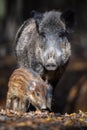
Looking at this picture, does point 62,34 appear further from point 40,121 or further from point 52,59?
point 40,121

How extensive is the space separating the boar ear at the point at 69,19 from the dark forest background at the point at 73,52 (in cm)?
502

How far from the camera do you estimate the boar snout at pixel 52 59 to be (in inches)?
452

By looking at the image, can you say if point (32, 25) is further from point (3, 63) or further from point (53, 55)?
point (3, 63)

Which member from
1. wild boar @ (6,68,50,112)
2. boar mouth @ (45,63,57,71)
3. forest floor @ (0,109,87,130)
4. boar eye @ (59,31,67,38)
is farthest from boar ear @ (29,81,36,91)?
boar eye @ (59,31,67,38)

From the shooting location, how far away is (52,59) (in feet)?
37.8

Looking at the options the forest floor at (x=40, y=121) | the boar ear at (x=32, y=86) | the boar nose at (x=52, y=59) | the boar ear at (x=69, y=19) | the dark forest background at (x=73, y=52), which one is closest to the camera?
the forest floor at (x=40, y=121)

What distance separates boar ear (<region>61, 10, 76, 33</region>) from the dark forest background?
5.02 meters

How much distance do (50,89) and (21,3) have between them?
14.8m

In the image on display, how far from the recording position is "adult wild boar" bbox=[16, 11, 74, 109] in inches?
462

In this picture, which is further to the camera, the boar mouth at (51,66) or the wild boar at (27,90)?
the boar mouth at (51,66)

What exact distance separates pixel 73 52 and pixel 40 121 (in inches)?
671

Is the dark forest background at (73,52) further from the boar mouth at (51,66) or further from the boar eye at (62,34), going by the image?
the boar mouth at (51,66)

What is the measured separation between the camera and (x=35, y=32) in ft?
41.8

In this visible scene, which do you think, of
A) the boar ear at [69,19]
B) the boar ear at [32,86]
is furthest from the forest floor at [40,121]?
the boar ear at [69,19]
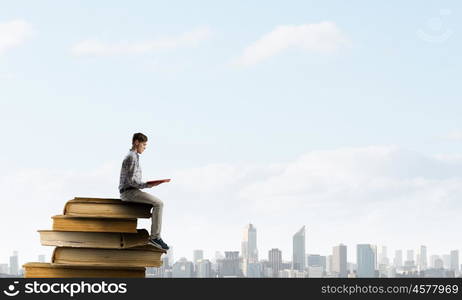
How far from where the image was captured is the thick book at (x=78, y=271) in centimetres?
1193

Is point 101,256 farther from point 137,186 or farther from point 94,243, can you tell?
point 137,186

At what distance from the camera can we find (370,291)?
10.7 metres

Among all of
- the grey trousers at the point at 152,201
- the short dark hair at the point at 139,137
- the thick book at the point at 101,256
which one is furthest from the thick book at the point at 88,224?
the short dark hair at the point at 139,137

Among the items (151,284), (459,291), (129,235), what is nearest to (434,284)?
(459,291)

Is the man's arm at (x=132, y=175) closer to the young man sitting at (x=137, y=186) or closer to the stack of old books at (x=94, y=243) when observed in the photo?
the young man sitting at (x=137, y=186)

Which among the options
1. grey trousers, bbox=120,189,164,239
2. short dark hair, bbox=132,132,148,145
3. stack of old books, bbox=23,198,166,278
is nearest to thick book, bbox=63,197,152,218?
stack of old books, bbox=23,198,166,278

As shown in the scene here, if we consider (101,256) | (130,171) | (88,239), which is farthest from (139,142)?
(101,256)

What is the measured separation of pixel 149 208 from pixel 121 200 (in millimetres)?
528

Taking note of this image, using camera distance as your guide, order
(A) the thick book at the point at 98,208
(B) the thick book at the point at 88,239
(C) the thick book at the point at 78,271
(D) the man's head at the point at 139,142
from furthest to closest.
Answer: (D) the man's head at the point at 139,142, (A) the thick book at the point at 98,208, (B) the thick book at the point at 88,239, (C) the thick book at the point at 78,271

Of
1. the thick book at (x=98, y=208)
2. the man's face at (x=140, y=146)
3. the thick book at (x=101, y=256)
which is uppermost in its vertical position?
the man's face at (x=140, y=146)

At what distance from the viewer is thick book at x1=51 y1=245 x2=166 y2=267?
1199cm

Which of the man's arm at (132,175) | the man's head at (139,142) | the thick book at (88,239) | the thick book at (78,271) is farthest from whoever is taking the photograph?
the man's head at (139,142)

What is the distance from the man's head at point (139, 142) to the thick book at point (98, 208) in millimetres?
892

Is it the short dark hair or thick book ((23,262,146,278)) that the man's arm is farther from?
thick book ((23,262,146,278))
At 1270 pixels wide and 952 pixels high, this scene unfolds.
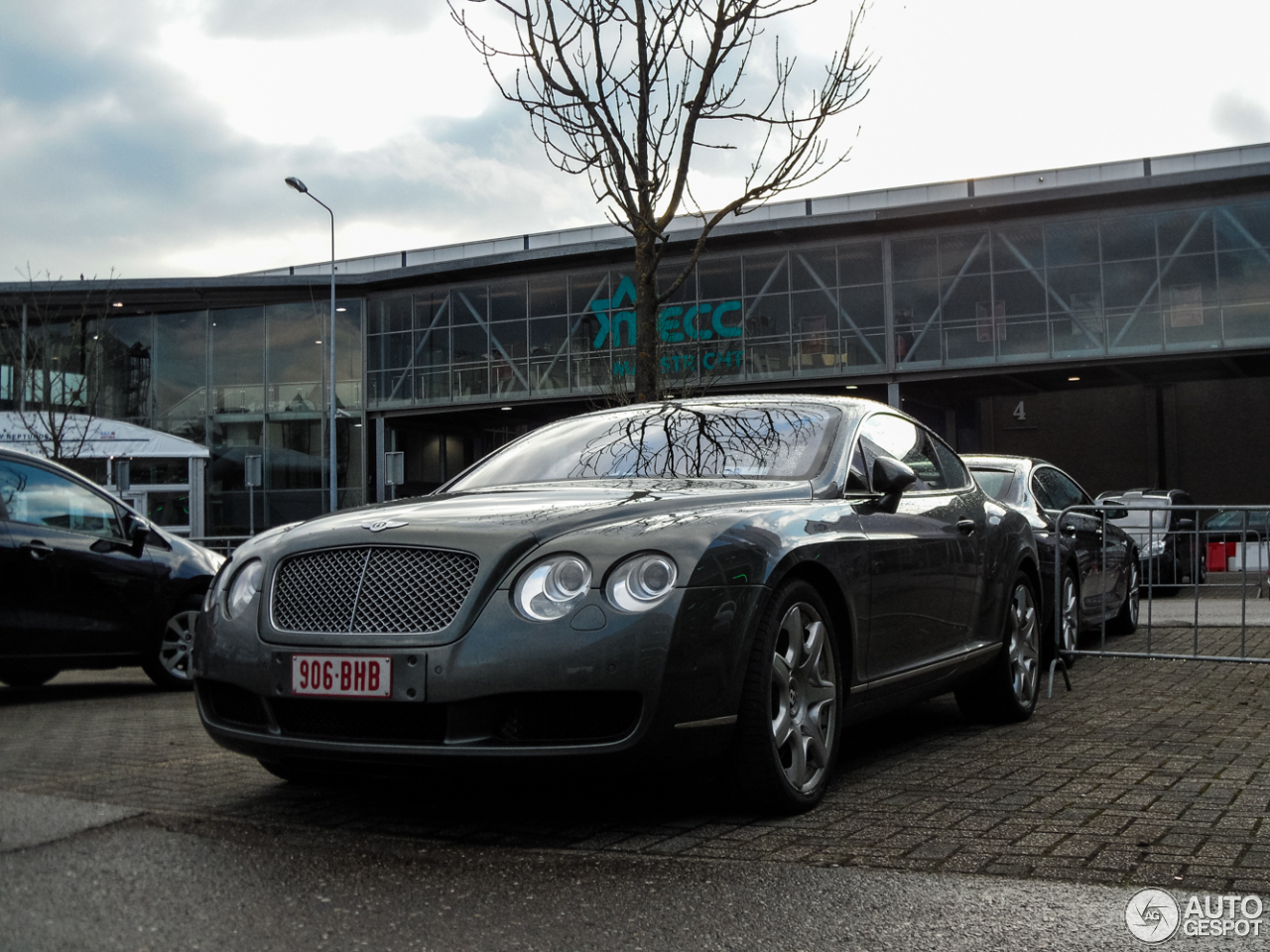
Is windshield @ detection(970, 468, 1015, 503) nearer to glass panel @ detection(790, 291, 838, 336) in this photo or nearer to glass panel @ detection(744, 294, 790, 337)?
glass panel @ detection(790, 291, 838, 336)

========================================================================

◆ **Task prompt**
Reproduce verbatim the lines in the stretch from the line containing "At what distance from the viewer" through the end of the records, including both ends. Leave the pictures out of your answer.

◆ **Response for this exercise**
At what distance from the viewer is thick book at x1=51 y1=245 x2=166 y2=267?
1199cm

Which of the man's arm at (132,175) | the man's head at (139,142) | the thick book at (88,239) | the thick book at (78,271) is farthest from whoever is taking the photograph?
the man's head at (139,142)

What is the distance from the man's head at point (139, 142) to the thick book at point (98, 208) in millimetres?
892

Is it the short dark hair or thick book ((23,262,146,278)) that the man's arm is farther from?
thick book ((23,262,146,278))
At 1270 pixels wide and 952 pixels high, this scene unfolds.
Is windshield @ detection(970, 468, 1015, 503) nearer to glass panel @ detection(790, 291, 838, 336) in this photo or nearer to glass panel @ detection(744, 294, 790, 337)?
glass panel @ detection(790, 291, 838, 336)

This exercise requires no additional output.